─── Exercise materials ───
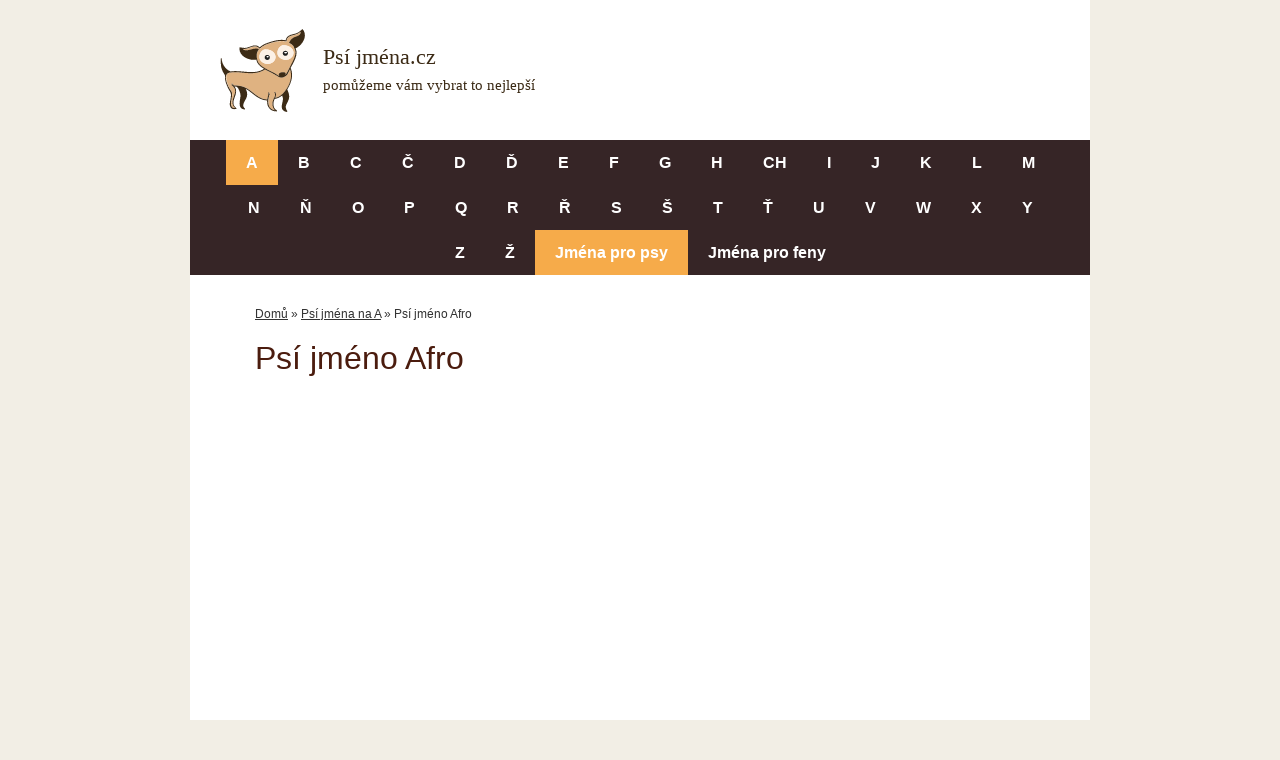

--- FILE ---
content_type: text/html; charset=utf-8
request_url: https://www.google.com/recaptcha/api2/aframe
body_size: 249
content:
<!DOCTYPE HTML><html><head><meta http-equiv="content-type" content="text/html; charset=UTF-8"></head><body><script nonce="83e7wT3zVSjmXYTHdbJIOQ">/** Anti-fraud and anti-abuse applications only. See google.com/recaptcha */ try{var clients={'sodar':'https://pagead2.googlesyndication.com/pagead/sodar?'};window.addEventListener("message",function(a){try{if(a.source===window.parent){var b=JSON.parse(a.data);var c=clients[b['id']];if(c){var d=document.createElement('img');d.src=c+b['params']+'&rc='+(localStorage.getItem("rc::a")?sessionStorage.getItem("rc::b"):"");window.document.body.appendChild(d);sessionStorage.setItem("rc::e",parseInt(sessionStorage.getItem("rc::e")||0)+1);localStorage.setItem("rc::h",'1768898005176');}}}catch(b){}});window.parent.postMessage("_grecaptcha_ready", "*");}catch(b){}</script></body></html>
───
## Work instruction
Output exactly the lines from the one with "body_size: 249" through the final line of the listing above.

## Expected answer
body_size: 249
content:
<!DOCTYPE HTML><html><head><meta http-equiv="content-type" content="text/html; charset=UTF-8"></head><body><script nonce="83e7wT3zVSjmXYTHdbJIOQ">/** Anti-fraud and anti-abuse applications only. See google.com/recaptcha */ try{var clients={'sodar':'https://pagead2.googlesyndication.com/pagead/sodar?'};window.addEventListener("message",function(a){try{if(a.source===window.parent){var b=JSON.parse(a.data);var c=clients[b['id']];if(c){var d=document.createElement('img');d.src=c+b['params']+'&rc='+(localStorage.getItem("rc::a")?sessionStorage.getItem("rc::b"):"");window.document.body.appendChild(d);sessionStorage.setItem("rc::e",parseInt(sessionStorage.getItem("rc::e")||0)+1);localStorage.setItem("rc::h",'1768898005176');}}}catch(b){}});window.parent.postMessage("_grecaptcha_ready", "*");}catch(b){}</script></body></html>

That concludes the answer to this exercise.